STANFORD UNIVERSITY -- SCCM SEMINARS
CS 531
Winter 2002

Monday, January 28, 2002
4:15 - 5:15pm
Gates B12

Dr Vince Fernando
Computational Engines Ltd, Oxford, England
vince_fernando@lycos.co.uk

Simulation of the Ornstein-Uhlenbeck and Wiener Processes

The Ornstein-Uhlenbeck process (OUP) is one of the fundamental equations in physics and is used to describe diffusion with a drift. Apart from applications in many branches of physics (e.g. astrophysics, geophysics, lasers, Johnson noise), OUP is fundamental in modeling financial systems and neurons. Statistically, OUP is a continuous-time Markov process and is described by a linear stochastic differential equation, which is driven by a Wiener process. It is possible to simulate the OUP by numerical integration. However, accurate simulations of the sampled process, without truncation errors, can be done by studying the covariance matrix and deriving a discrete Markov process for the sampled values. The primary aim of this research is to study the covariance matrix and use the structural properties of the covariance for efficient simulation.

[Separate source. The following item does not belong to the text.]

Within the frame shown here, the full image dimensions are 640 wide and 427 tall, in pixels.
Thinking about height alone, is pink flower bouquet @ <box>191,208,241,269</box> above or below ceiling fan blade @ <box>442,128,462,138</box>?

The covariance matrix associated with the Wiener process is also somewhat embedded in the OUP covariance. The analysis is based on the Cholesky factorization of the covariance matrix and the inverse of this Cholesky factor is lower bidiagonal even when the sampling intervals are not uniform. It is possible to derive simple explicit formulae to compute the elements of this bidiagonal. This leads to forward simulation of the OUP, which can be considered as an initial value problem with deterministically or statistically known initial values. The dominant modes of the system are given by the inverse of the bidiagonal and hence reduced-order simulations may be possible by neglecting modes corresponding to large singular values.

Similarly, reverse Cholesky factorization gives backward simulation, which is equivalent to a final value problem; the inverse of the reverse Cholesky factor is then upper bidiagonal. It is possible to use coarse time steps initially and then refine the sample paths between these coarse time steps. This approach is similar to solving a two-point boundary value problem between two adjacent coarse time steps, and in stochastic theory literature they are known as bridges. Bridges for the OUP can be obtained by burn-at-both-ends (BABE) factorization of the inverse of the covariance. The canonical bidiagonal structure is common to the AR(1) process (which can be considered as a uniformly sampled OUP) and the Wiener process. Similar results can also be derived for more complex processes defined by random Gaussian fields and Brownian sheets.